Aurore Koechlin

auroreSociologue
aurore.koechlin@free.fr

Doctorante à l’Université Paris 1 Panthéon-Sorbonne (Cetcopra, ED philosophie)

 

Titre de la thèse : Les mobilisations professionnelles et politiques autour d’une spécialité de la santé des femmes, la gynécologie médicale.

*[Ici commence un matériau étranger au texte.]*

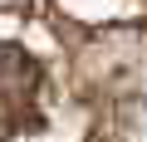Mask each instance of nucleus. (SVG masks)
<instances>
[{
    "label": "nucleus",
    "mask_w": 147,
    "mask_h": 142,
    "mask_svg": "<svg viewBox=\"0 0 147 142\" xmlns=\"http://www.w3.org/2000/svg\"><path fill=\"white\" fill-rule=\"evenodd\" d=\"M39 64L20 44H0V127H30L39 118Z\"/></svg>",
    "instance_id": "1"
}]
</instances>
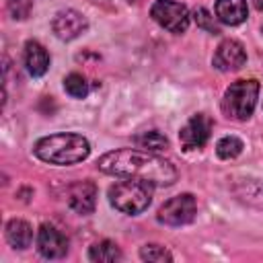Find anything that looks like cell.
Returning <instances> with one entry per match:
<instances>
[{
  "mask_svg": "<svg viewBox=\"0 0 263 263\" xmlns=\"http://www.w3.org/2000/svg\"><path fill=\"white\" fill-rule=\"evenodd\" d=\"M212 119L210 115L205 113H195L179 132V140H181V146L185 150H197V148H203L205 142L210 140V134H212Z\"/></svg>",
  "mask_w": 263,
  "mask_h": 263,
  "instance_id": "52a82bcc",
  "label": "cell"
},
{
  "mask_svg": "<svg viewBox=\"0 0 263 263\" xmlns=\"http://www.w3.org/2000/svg\"><path fill=\"white\" fill-rule=\"evenodd\" d=\"M193 21H195V25H197L199 29H203V31H208V33H214V35L220 33V27H218V23H216L218 18L212 16V12H210L208 8H203V6H199V8L193 10Z\"/></svg>",
  "mask_w": 263,
  "mask_h": 263,
  "instance_id": "ffe728a7",
  "label": "cell"
},
{
  "mask_svg": "<svg viewBox=\"0 0 263 263\" xmlns=\"http://www.w3.org/2000/svg\"><path fill=\"white\" fill-rule=\"evenodd\" d=\"M257 97H259V82L253 78H245V80H236L232 82L222 97V111L226 117L236 119V121H247L257 105Z\"/></svg>",
  "mask_w": 263,
  "mask_h": 263,
  "instance_id": "277c9868",
  "label": "cell"
},
{
  "mask_svg": "<svg viewBox=\"0 0 263 263\" xmlns=\"http://www.w3.org/2000/svg\"><path fill=\"white\" fill-rule=\"evenodd\" d=\"M88 259L97 263H115L121 259V251L113 240H101L88 249Z\"/></svg>",
  "mask_w": 263,
  "mask_h": 263,
  "instance_id": "9a60e30c",
  "label": "cell"
},
{
  "mask_svg": "<svg viewBox=\"0 0 263 263\" xmlns=\"http://www.w3.org/2000/svg\"><path fill=\"white\" fill-rule=\"evenodd\" d=\"M25 66L31 76H43L49 68V53L39 41L25 43Z\"/></svg>",
  "mask_w": 263,
  "mask_h": 263,
  "instance_id": "7c38bea8",
  "label": "cell"
},
{
  "mask_svg": "<svg viewBox=\"0 0 263 263\" xmlns=\"http://www.w3.org/2000/svg\"><path fill=\"white\" fill-rule=\"evenodd\" d=\"M245 62H247V51L242 43L236 39H224L214 53V66L220 72H236L245 66Z\"/></svg>",
  "mask_w": 263,
  "mask_h": 263,
  "instance_id": "30bf717a",
  "label": "cell"
},
{
  "mask_svg": "<svg viewBox=\"0 0 263 263\" xmlns=\"http://www.w3.org/2000/svg\"><path fill=\"white\" fill-rule=\"evenodd\" d=\"M4 230H6L4 234H6V240H8L10 247H14V249H27V247H31L33 228H31L29 222L14 218V220H8V224H6Z\"/></svg>",
  "mask_w": 263,
  "mask_h": 263,
  "instance_id": "5bb4252c",
  "label": "cell"
},
{
  "mask_svg": "<svg viewBox=\"0 0 263 263\" xmlns=\"http://www.w3.org/2000/svg\"><path fill=\"white\" fill-rule=\"evenodd\" d=\"M234 193L240 201L253 205V208H259L263 210V185L261 183H255V181H242L234 187Z\"/></svg>",
  "mask_w": 263,
  "mask_h": 263,
  "instance_id": "2e32d148",
  "label": "cell"
},
{
  "mask_svg": "<svg viewBox=\"0 0 263 263\" xmlns=\"http://www.w3.org/2000/svg\"><path fill=\"white\" fill-rule=\"evenodd\" d=\"M150 16L171 33H183L189 27V10L175 0H156L150 8Z\"/></svg>",
  "mask_w": 263,
  "mask_h": 263,
  "instance_id": "5b68a950",
  "label": "cell"
},
{
  "mask_svg": "<svg viewBox=\"0 0 263 263\" xmlns=\"http://www.w3.org/2000/svg\"><path fill=\"white\" fill-rule=\"evenodd\" d=\"M140 257L144 261H152V263H164V261H173V255L162 247V245H144L140 249Z\"/></svg>",
  "mask_w": 263,
  "mask_h": 263,
  "instance_id": "44dd1931",
  "label": "cell"
},
{
  "mask_svg": "<svg viewBox=\"0 0 263 263\" xmlns=\"http://www.w3.org/2000/svg\"><path fill=\"white\" fill-rule=\"evenodd\" d=\"M37 249L45 259H62L68 253V238L51 224H41L37 230Z\"/></svg>",
  "mask_w": 263,
  "mask_h": 263,
  "instance_id": "9c48e42d",
  "label": "cell"
},
{
  "mask_svg": "<svg viewBox=\"0 0 263 263\" xmlns=\"http://www.w3.org/2000/svg\"><path fill=\"white\" fill-rule=\"evenodd\" d=\"M86 27H88L86 16L74 8L60 10L51 21V29H53L55 37L62 41H72V39L80 37L86 31Z\"/></svg>",
  "mask_w": 263,
  "mask_h": 263,
  "instance_id": "ba28073f",
  "label": "cell"
},
{
  "mask_svg": "<svg viewBox=\"0 0 263 263\" xmlns=\"http://www.w3.org/2000/svg\"><path fill=\"white\" fill-rule=\"evenodd\" d=\"M152 187L154 185L140 181V179H125V181L111 185L109 201L115 210L123 214H129V216L142 214L152 201Z\"/></svg>",
  "mask_w": 263,
  "mask_h": 263,
  "instance_id": "3957f363",
  "label": "cell"
},
{
  "mask_svg": "<svg viewBox=\"0 0 263 263\" xmlns=\"http://www.w3.org/2000/svg\"><path fill=\"white\" fill-rule=\"evenodd\" d=\"M97 166L107 175H115L123 179H140L158 187H168L177 181V168L173 166V162L146 150H132V148L113 150L103 154L97 160Z\"/></svg>",
  "mask_w": 263,
  "mask_h": 263,
  "instance_id": "6da1fadb",
  "label": "cell"
},
{
  "mask_svg": "<svg viewBox=\"0 0 263 263\" xmlns=\"http://www.w3.org/2000/svg\"><path fill=\"white\" fill-rule=\"evenodd\" d=\"M33 0H6V10L14 21H25L31 14Z\"/></svg>",
  "mask_w": 263,
  "mask_h": 263,
  "instance_id": "7402d4cb",
  "label": "cell"
},
{
  "mask_svg": "<svg viewBox=\"0 0 263 263\" xmlns=\"http://www.w3.org/2000/svg\"><path fill=\"white\" fill-rule=\"evenodd\" d=\"M253 4H255V8H257V10H261V12H263V0H253Z\"/></svg>",
  "mask_w": 263,
  "mask_h": 263,
  "instance_id": "603a6c76",
  "label": "cell"
},
{
  "mask_svg": "<svg viewBox=\"0 0 263 263\" xmlns=\"http://www.w3.org/2000/svg\"><path fill=\"white\" fill-rule=\"evenodd\" d=\"M249 8L245 0H218L216 2V18L224 25H240L247 21Z\"/></svg>",
  "mask_w": 263,
  "mask_h": 263,
  "instance_id": "4fadbf2b",
  "label": "cell"
},
{
  "mask_svg": "<svg viewBox=\"0 0 263 263\" xmlns=\"http://www.w3.org/2000/svg\"><path fill=\"white\" fill-rule=\"evenodd\" d=\"M134 144H136V148H142L146 152H160V150H164L168 146V140L160 132L150 129V132H142L140 136H136Z\"/></svg>",
  "mask_w": 263,
  "mask_h": 263,
  "instance_id": "e0dca14e",
  "label": "cell"
},
{
  "mask_svg": "<svg viewBox=\"0 0 263 263\" xmlns=\"http://www.w3.org/2000/svg\"><path fill=\"white\" fill-rule=\"evenodd\" d=\"M66 199H68V205L76 214H82V216L92 214L97 205V185L92 181H78L70 185Z\"/></svg>",
  "mask_w": 263,
  "mask_h": 263,
  "instance_id": "8fae6325",
  "label": "cell"
},
{
  "mask_svg": "<svg viewBox=\"0 0 263 263\" xmlns=\"http://www.w3.org/2000/svg\"><path fill=\"white\" fill-rule=\"evenodd\" d=\"M242 142L236 138V136H224L222 140H218L216 144V152L220 158L224 160H230V158H236L240 152H242Z\"/></svg>",
  "mask_w": 263,
  "mask_h": 263,
  "instance_id": "d6986e66",
  "label": "cell"
},
{
  "mask_svg": "<svg viewBox=\"0 0 263 263\" xmlns=\"http://www.w3.org/2000/svg\"><path fill=\"white\" fill-rule=\"evenodd\" d=\"M64 88H66V92H68L72 99H84V97L88 95V82H86V78H84L82 74H78V72H72V74H68V76L64 78Z\"/></svg>",
  "mask_w": 263,
  "mask_h": 263,
  "instance_id": "ac0fdd59",
  "label": "cell"
},
{
  "mask_svg": "<svg viewBox=\"0 0 263 263\" xmlns=\"http://www.w3.org/2000/svg\"><path fill=\"white\" fill-rule=\"evenodd\" d=\"M33 150H35V156L43 162L68 166L88 158L90 144L80 134H53L37 140Z\"/></svg>",
  "mask_w": 263,
  "mask_h": 263,
  "instance_id": "7a4b0ae2",
  "label": "cell"
},
{
  "mask_svg": "<svg viewBox=\"0 0 263 263\" xmlns=\"http://www.w3.org/2000/svg\"><path fill=\"white\" fill-rule=\"evenodd\" d=\"M197 212V201L191 193H181L171 197L168 201H164L158 210V222L166 224V226H183L189 224L195 218Z\"/></svg>",
  "mask_w": 263,
  "mask_h": 263,
  "instance_id": "8992f818",
  "label": "cell"
}]
</instances>
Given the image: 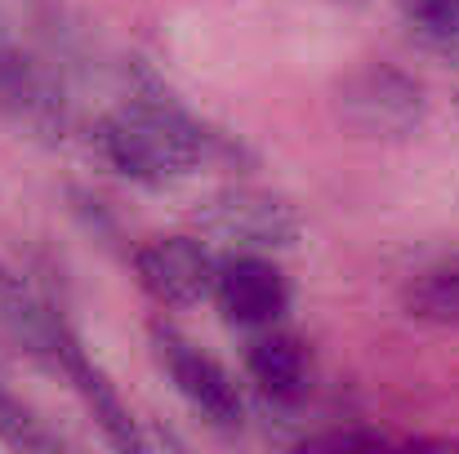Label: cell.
Listing matches in <instances>:
<instances>
[{
	"label": "cell",
	"instance_id": "cell-1",
	"mask_svg": "<svg viewBox=\"0 0 459 454\" xmlns=\"http://www.w3.org/2000/svg\"><path fill=\"white\" fill-rule=\"evenodd\" d=\"M94 148L108 169H117L121 178L152 187V192L183 183L210 156H228V160L241 156V143H232L228 134L196 121L143 67H134L130 99L121 107H112L108 116H99Z\"/></svg>",
	"mask_w": 459,
	"mask_h": 454
},
{
	"label": "cell",
	"instance_id": "cell-2",
	"mask_svg": "<svg viewBox=\"0 0 459 454\" xmlns=\"http://www.w3.org/2000/svg\"><path fill=\"white\" fill-rule=\"evenodd\" d=\"M0 121L13 134L45 143V148L72 134L67 76L45 54L22 49L4 13H0Z\"/></svg>",
	"mask_w": 459,
	"mask_h": 454
},
{
	"label": "cell",
	"instance_id": "cell-3",
	"mask_svg": "<svg viewBox=\"0 0 459 454\" xmlns=\"http://www.w3.org/2000/svg\"><path fill=\"white\" fill-rule=\"evenodd\" d=\"M339 121L370 143H406L429 121L424 85L393 63H361L334 85Z\"/></svg>",
	"mask_w": 459,
	"mask_h": 454
},
{
	"label": "cell",
	"instance_id": "cell-4",
	"mask_svg": "<svg viewBox=\"0 0 459 454\" xmlns=\"http://www.w3.org/2000/svg\"><path fill=\"white\" fill-rule=\"evenodd\" d=\"M196 223L210 236L232 241L241 250H290L304 232L295 201L255 183H232V187L210 192L196 205Z\"/></svg>",
	"mask_w": 459,
	"mask_h": 454
},
{
	"label": "cell",
	"instance_id": "cell-5",
	"mask_svg": "<svg viewBox=\"0 0 459 454\" xmlns=\"http://www.w3.org/2000/svg\"><path fill=\"white\" fill-rule=\"evenodd\" d=\"M152 343H156V361L165 365L174 392H178L210 428L232 433V428L246 424L241 388H237V379H232L210 352H201L192 338H183V334L169 330V325H156Z\"/></svg>",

Date de début : septembre 2015

Directeur de thèse : Thierry Pillon (Université Paris 1)

Contexte et problématique

La gynécologie médicale est la spécialité médicale à laquelle est principalement confiée la prise en charge de la contraception et de l’avortement suite à leur légalisation en 1967 et 1975. Cette spécialité médicale qui est une particularité française (elle n’existe ainsi indépendamment de l’obstétrique qu’en France), qui a fait l’objet d’importantes mobilisations professionnelles suite à sa suppression en 1984 puis à son rétablissement en 2003, et qui est en outre la branche principale de la médecine consacrée aux femmes, jouant donc un rôle central dans la production et la reproduction du genre, n’a pourtant été que peu étudiée, aussi bien en histoire qu’en sociologie, à l’exception du travail de Laurence Guyard sur la consultation gynécologique (Guyard, 2008). Il s’agit donc pour moi d’une part de re-situer la gynécologie médicale dans une histoire qui n’a pas été faite sans moments de contradiction, d’institutionnalisation puis de remise en question, et de l’autre d’observer concrètement ses effets, par le prisme des pratiques contemporaines de la gynécologie médicale. Mon point d’entrée est celui des mobilisations politiques et professionnelles dont elle a fait et continue de faire l’objet depuis sa création dans l’entre-deux-guerres. Je considère ainsi la gynécologie médicale non pas uniquement comme une spécialité médicale exercée par des professionnels, mais comme un ensemble de savoirs et de pratiques que se partagent plusieurs professions (gynécologues, sages-femmes, généralistes, travailleurs sociaux) et plusieurs groupes sociaux (patientes, féministes, groupes de réflexion autour de la santé des femmes), qui n’ont pas tous la même conception de ce que devrait être la gynécologie, ce qui entraîne des mobilisations et des luttes autour de ces enjeux. Ma problématique est de savoir si la fonction sociale de la gynécologie médicale a évolué au cours du XXème siècle et si elle varie en fonction des caractéristiques sociales des patientes à qui elle s’applique.

Axes d’analyse

Le premier est un axe socio-historique, qui vise à retracer l’histoire de la gynécologie médicale depuis sa création dans l’entre-deux-guerres (marquée en 1931 par la création de la Société Française de Gynécologie), en m’attardant surtout sur la deuxième moitié du XXème siècle, et en montrant comment cette histoire est liée aux mobilisations tant politiques (et notamment féministes) que professionnelles dont elle a fait et continue de faire l’objet. Le second est un axe ethnographique avec entretiens et observations des pratiques concrètes contemporaines de la gynécologie médicale, à la fois en contexte médical (avec comparaison entre la Seine-Saint-Denis et Paris, en cabinet et à l’hôpital) et hors du contexte médical (pratiques d’auto-gynécologie).

Publications

Carbonell Juan Sebastian, Koechin Aurore, Palheta Ugo, Ravelli Quentin, 2019, « Les angles morts de Pierre Bourdieu », in Burawoy Michael (dir.), Conversations avec Bourdieu, Éditions Amsterdam, Paris, France.

Koechlin Aurore, 2019, La révolution féministe, Paris, France, Éditions Amsterdam, 168 p.

Koechlin Aurore, 2019, « L’auto-gynécologie : écoféminisme et intersectionnalité », Travail, genre et societes, n° 42(2), p. 109‑126.